## PROBLEM TO SOLVE
Without including any images, repeat the listing below exactly.

## DATA SEGMENT
=== Section Start ===

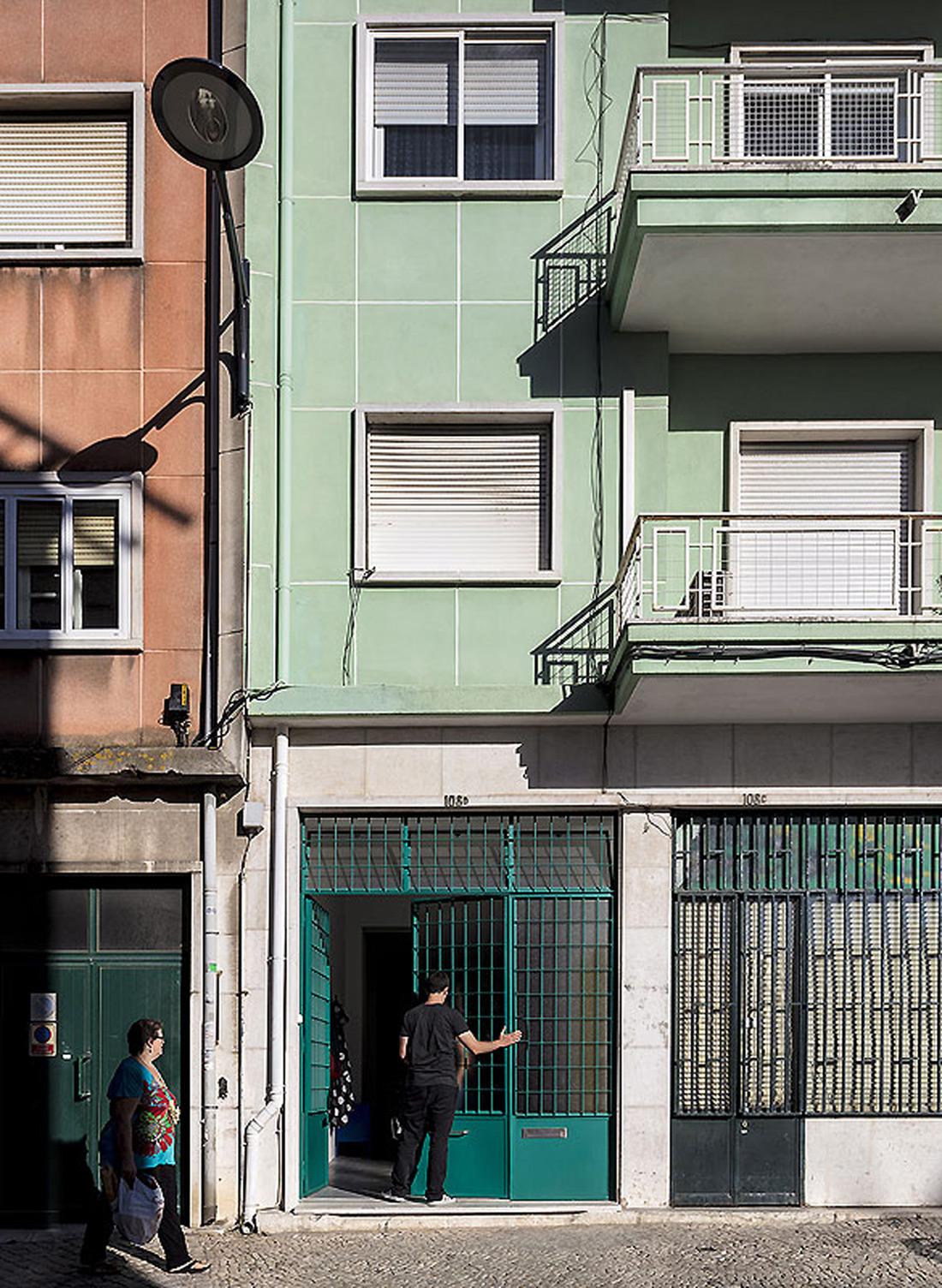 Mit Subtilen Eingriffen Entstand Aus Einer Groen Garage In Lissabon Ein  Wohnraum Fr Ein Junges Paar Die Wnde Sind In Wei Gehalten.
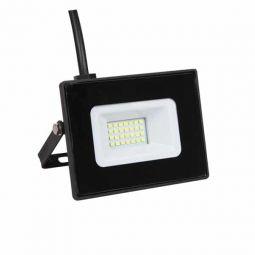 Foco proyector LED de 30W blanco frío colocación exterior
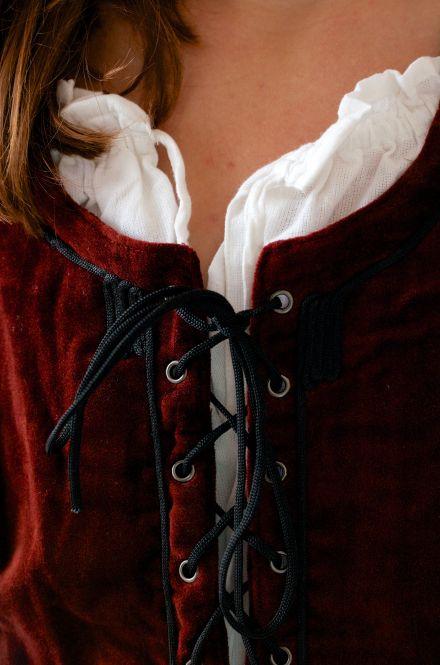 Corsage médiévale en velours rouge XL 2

=== Section End ===

## WRITTEN RESPONSE
 Mit Subtilen Eingriffen Entstand Aus Einer Groen Garage In Lissabon Ein  Wohnraum Fr Ein Junges Paar Die Wnde Sind In Wei Gehalten.
 Foco proyector LED de 30W blanco frío colocación exterior
 Corsage médiévale en velours rouge XL 2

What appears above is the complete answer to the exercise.